Extracted records below:

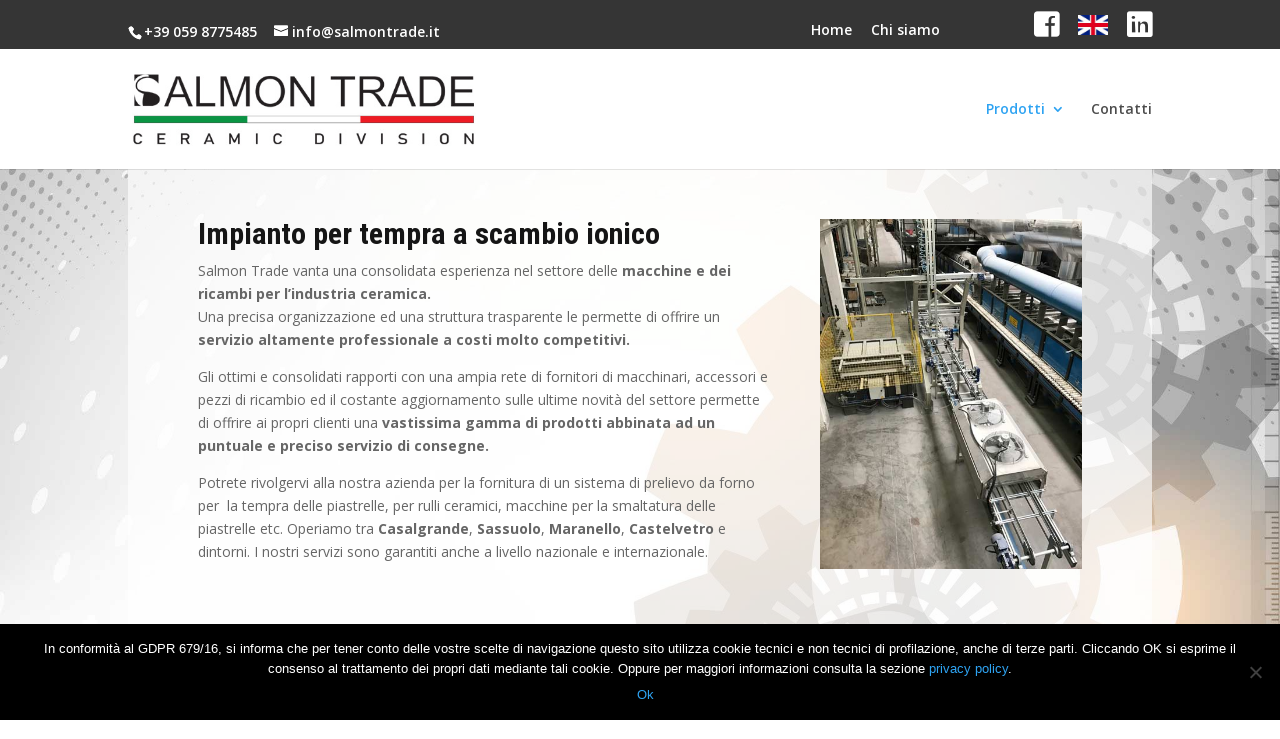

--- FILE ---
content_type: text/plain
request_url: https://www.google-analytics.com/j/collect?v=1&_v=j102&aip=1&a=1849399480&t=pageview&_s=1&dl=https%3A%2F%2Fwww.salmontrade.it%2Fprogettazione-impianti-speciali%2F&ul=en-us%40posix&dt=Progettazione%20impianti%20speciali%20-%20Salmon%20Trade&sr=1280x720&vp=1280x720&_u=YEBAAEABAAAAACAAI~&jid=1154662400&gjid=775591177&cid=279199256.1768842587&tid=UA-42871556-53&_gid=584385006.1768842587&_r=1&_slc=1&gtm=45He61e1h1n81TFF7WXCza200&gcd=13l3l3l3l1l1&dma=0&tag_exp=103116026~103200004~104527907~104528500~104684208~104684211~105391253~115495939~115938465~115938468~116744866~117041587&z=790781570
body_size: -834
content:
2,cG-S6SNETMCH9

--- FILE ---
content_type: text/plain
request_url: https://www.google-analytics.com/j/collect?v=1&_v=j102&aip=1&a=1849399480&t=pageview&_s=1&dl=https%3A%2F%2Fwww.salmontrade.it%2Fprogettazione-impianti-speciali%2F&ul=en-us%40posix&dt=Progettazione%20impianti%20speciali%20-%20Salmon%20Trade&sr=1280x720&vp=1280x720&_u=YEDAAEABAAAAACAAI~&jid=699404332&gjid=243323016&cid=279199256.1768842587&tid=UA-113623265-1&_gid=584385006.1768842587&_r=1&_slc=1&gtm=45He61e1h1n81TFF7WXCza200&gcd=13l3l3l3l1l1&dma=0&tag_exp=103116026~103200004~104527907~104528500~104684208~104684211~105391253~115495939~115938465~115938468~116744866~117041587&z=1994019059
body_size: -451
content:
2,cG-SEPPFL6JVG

End of Extracted records.

■ The task
From first line to last, return the records verbatim without their pictures.

■ Answer box
--- FILE ---
content_type: text/plain
request_url: https://www.google-analytics.com/j/collect?v=1&_v=j102&aip=1&a=1849399480&t=pageview&_s=1&dl=https%3A%2F%2Fwww.salmontrade.it%2Fprogettazione-impianti-speciali%2F&ul=en-us%40posix&dt=Progettazione%20impianti%20speciali%20-%20Salmon%20Trade&sr=1280x720&vp=1280x720&_u=YEBAAEABAAAAACAAI~&jid=1154662400&gjid=775591177&cid=279199256.1768842587&tid=UA-42871556-53&_gid=584385006.1768842587&_r=1&_slc=1&gtm=45He61e1h1n81TFF7WXCza200&gcd=13l3l3l3l1l1&dma=0&tag_exp=103116026~103200004~104527907~104528500~104684208~104684211~105391253~115495939~115938465~115938468~116744866~117041587&z=790781570
body_size: -834
content:
2,cG-S6SNETMCH9

--- FILE ---
content_type: text/plain
request_url: https://www.google-analytics.com/j/collect?v=1&_v=j102&aip=1&a=1849399480&t=pageview&_s=1&dl=https%3A%2F%2Fwww.salmontrade.it%2Fprogettazione-impianti-speciali%2F&ul=en-us%40posix&dt=Progettazione%20impianti%20speciali%20-%20Salmon%20Trade&sr=1280x720&vp=1280x720&_u=YEDAAEABAAAAACAAI~&jid=699404332&gjid=243323016&cid=279199256.1768842587&tid=UA-113623265-1&_gid=584385006.1768842587&_r=1&_slc=1&gtm=45He61e1h1n81TFF7WXCza200&gcd=13l3l3l3l1l1&dma=0&tag_exp=103116026~103200004~104527907~104528500~104684208~104684211~105391253~115495939~115938465~115938468~116744866~117041587&z=1994019059
body_size: -451
content:
2,cG-SEPPFL6JVG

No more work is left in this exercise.